All of these victories were the result of grassroots struggles by the climate justice movement. As one activist tweeted, "In case you thought that small actions don't matter ... this is a result of every tree-sitter, each person who chained herself to a piece of equipment, sat at an air board mtg, blocked a site." Campaigns that challenge infrastructure at every turn make a difference. These victories are part of a nationwide uprising against fossil fuel infrastructure and the resultant thievery of private property by abusing eminent domain, the pollution of farms, rivers and forests and FERC's steamrolling over communities.
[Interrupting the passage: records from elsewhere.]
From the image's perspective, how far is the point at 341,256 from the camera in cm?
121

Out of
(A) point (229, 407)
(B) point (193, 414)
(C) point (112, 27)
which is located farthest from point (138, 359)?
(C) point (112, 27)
The movement is making pipelines more expensive to build. Increased costs combined with low fossil fuel prices and low costs for solar and wind energy are making the industry a risky investment. There have been hundreds of bankruptcies. Symbolic of this is the recent bankruptcy of Chesapeake Energy, which was a leader in the fracking boom. It started to decline after one of the CEOs, Aubrey McClendon, died in a car crash in 2016 after being charged with corruption. Steve Horn reports on their ongoing corruption, writing, "Just a month ago, in fact, Chesapeake executives showered themselves with $25 million in bonuses, despite the company tumbling toward bankruptcy."